Ich freue mich, wenn ich zu Veggie-Themen interviewt werde, weil ich es wichtig finde, dass diese Themen in die Öffentlichkeit getragen werden. Dass ich nicht bestimmen kann, was dann veröffentlicht wird, nehme ich in Kauf.
Was würdest du tun? Deine Meinung nur intern in Blogs wie diesen posten, wo eh “nur” Veganer lesen?
13. Mai 2010 um 16:27
“Was würdest du tun?”
Von Veganismus, nicht von Vegetarismus sprechen und die immensen Differenzen deutlich machen, um den landläufigen Meinung, dass beides irgendwie ähnlich sei, ein Gegenkorrektiv zu geben.

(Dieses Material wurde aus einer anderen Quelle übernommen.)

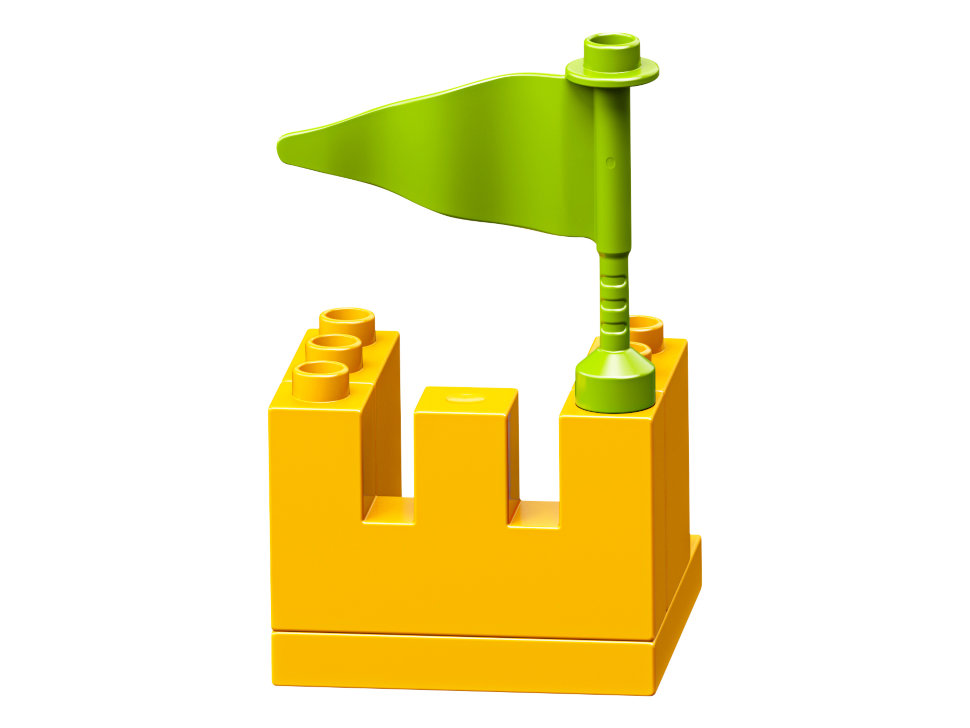 Конструктор Lego Duplo: животные мира (10907)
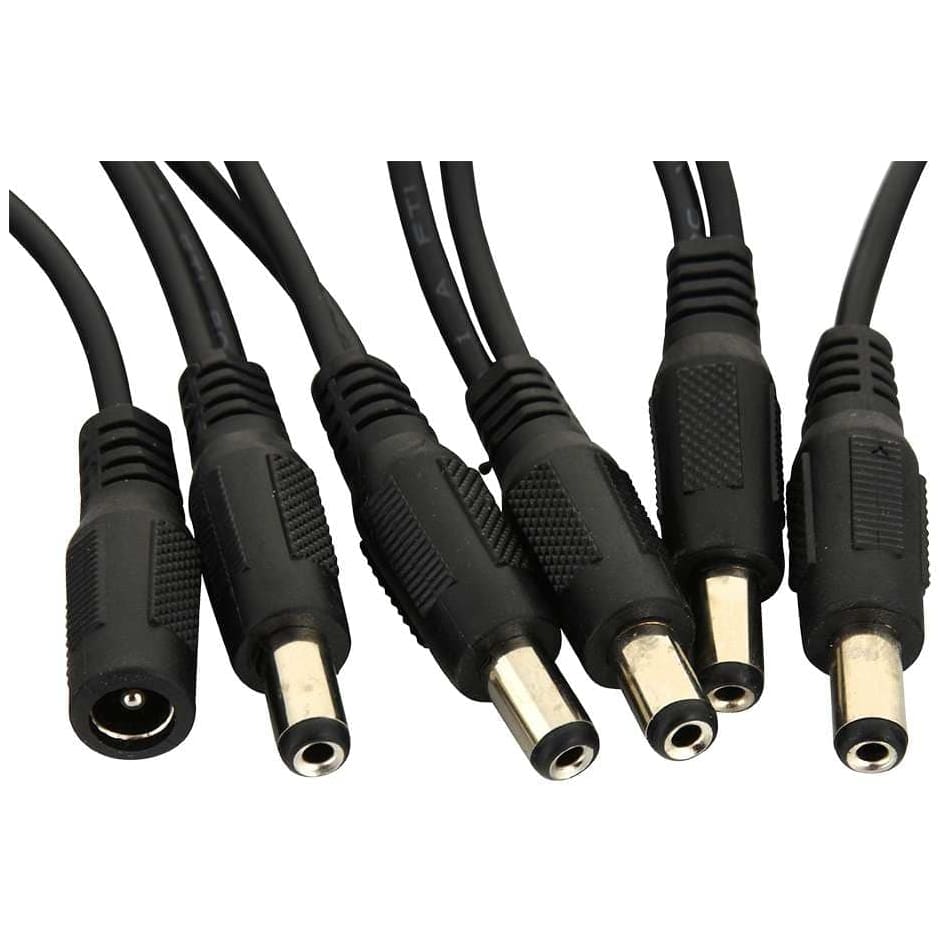 Stagg - Stagg Power Extension Cable 5-fach daisy chain - 1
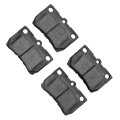 Front Disc Brake Pads For Lexus Is250 Is350 2006 2013 4000 Hybridynamic Series Mechanical Wear Sensor 0 61 In Thick 3 47 Inner 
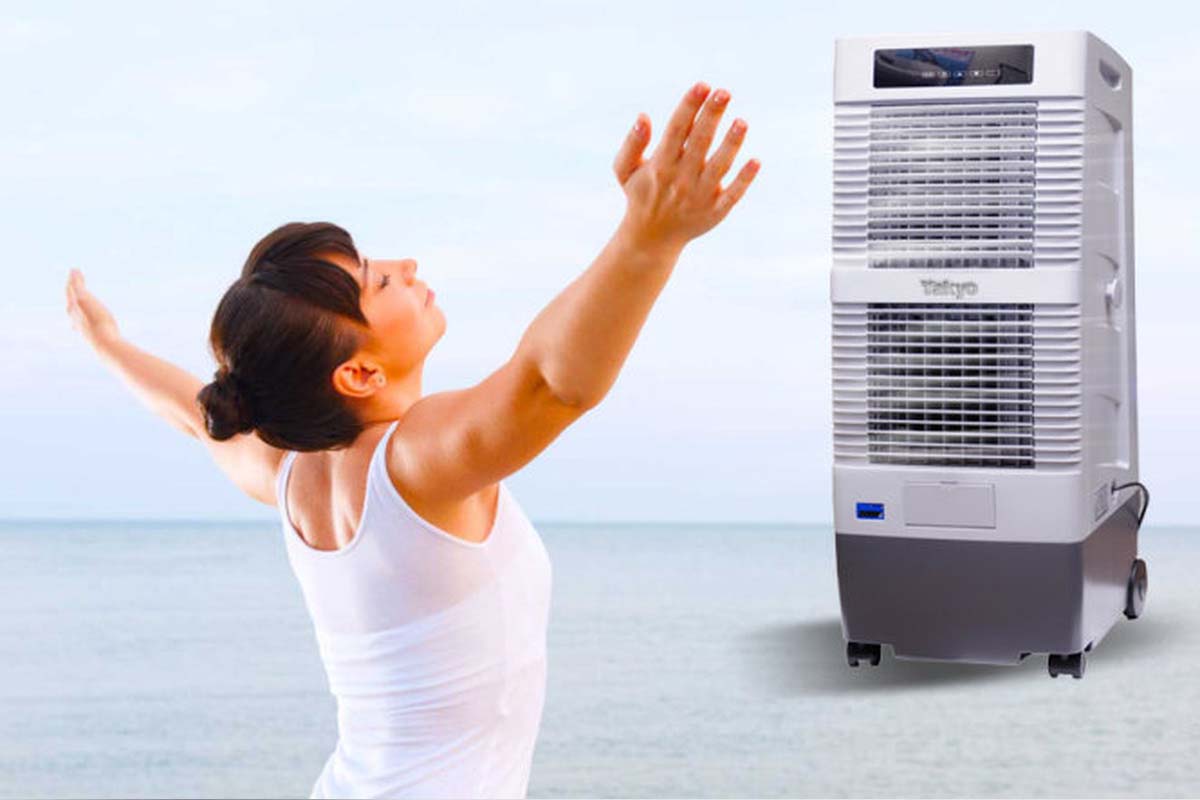 Cách sử dụng quạt hơi nước hiệu quả cho không gian mát mẻ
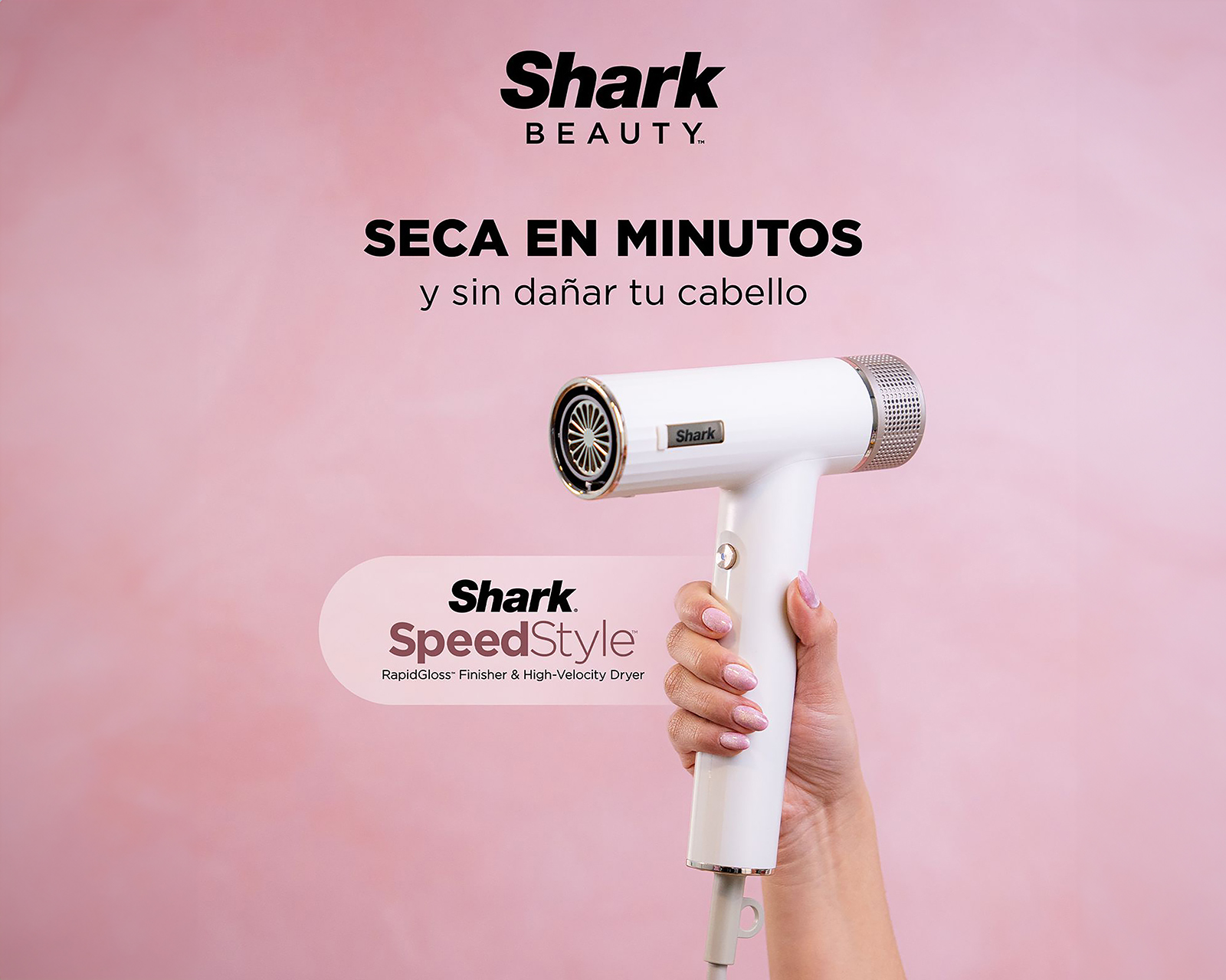 Foto 5 pulgar | Foto 4 | Secadora de Cabello Shark Speed Style con Accesorios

“Deine Meinung nur intern in Blogs wie diesen posten, wo eh “nur” Veganer lesen?”
Verstehe ich nicht. Du fragst, ob ich in “öffentlichen” Gesprächen etwas anderes sagen würde, als im Internet (wobei das Internet sehr öffentlich ist)?
13. Mai 2010 um 17:17
Nein, Martin, mich interessiert, ob du für die Medien ein Interview geben würdest, obwohl du weißt, dass sie nur das veröffentlichen, was sie wollen.
13. Mai 2010 um 19:48
Ja sicher. Aber wenn meine Aussage so entstellt wurde, dass das, was ich eigentlich sagen wollte, nicht mehr deutlich ist, wäre das erste, was ich täte, wenn ich diesen Beitrag irgendwo veröffentliche, eindeutig und unmissverständlich daraufhinzuweisen. Da du in diesem Eintrag nichts dergleichen getan hast, scheint es so zu sein, als wenn du mit dem Endergebnis zufrieden gewesen seist. Zudem wäre ich von etwas anderem auch überrascht, weil die Aussagen genau der VEBU-Politik entsprechen, die nicht dafür bekannt ist, dass bei Vegetarismus konsequent ethisch argumentiert (da dies ein Selbstwiderspruch wäre), sondern Umformulierungen vornimmt, um solche “Probleme” zu umgehen (und von “Tiere essen” spricht, statt von “Tiere töten”).
14. Mai 2010 um 14:04
Irina von Rezeptefuchs im vegan.ch-Podcast!
Das einstündige Interview ist hier verlinkt: http://www.rezeptefuchs.de
23. Juni 2010 um 18:30
ARD sucht grad aktuell nach einer vegetarisch lebenden Familie hier in der Nähe. Kennt ihr wen?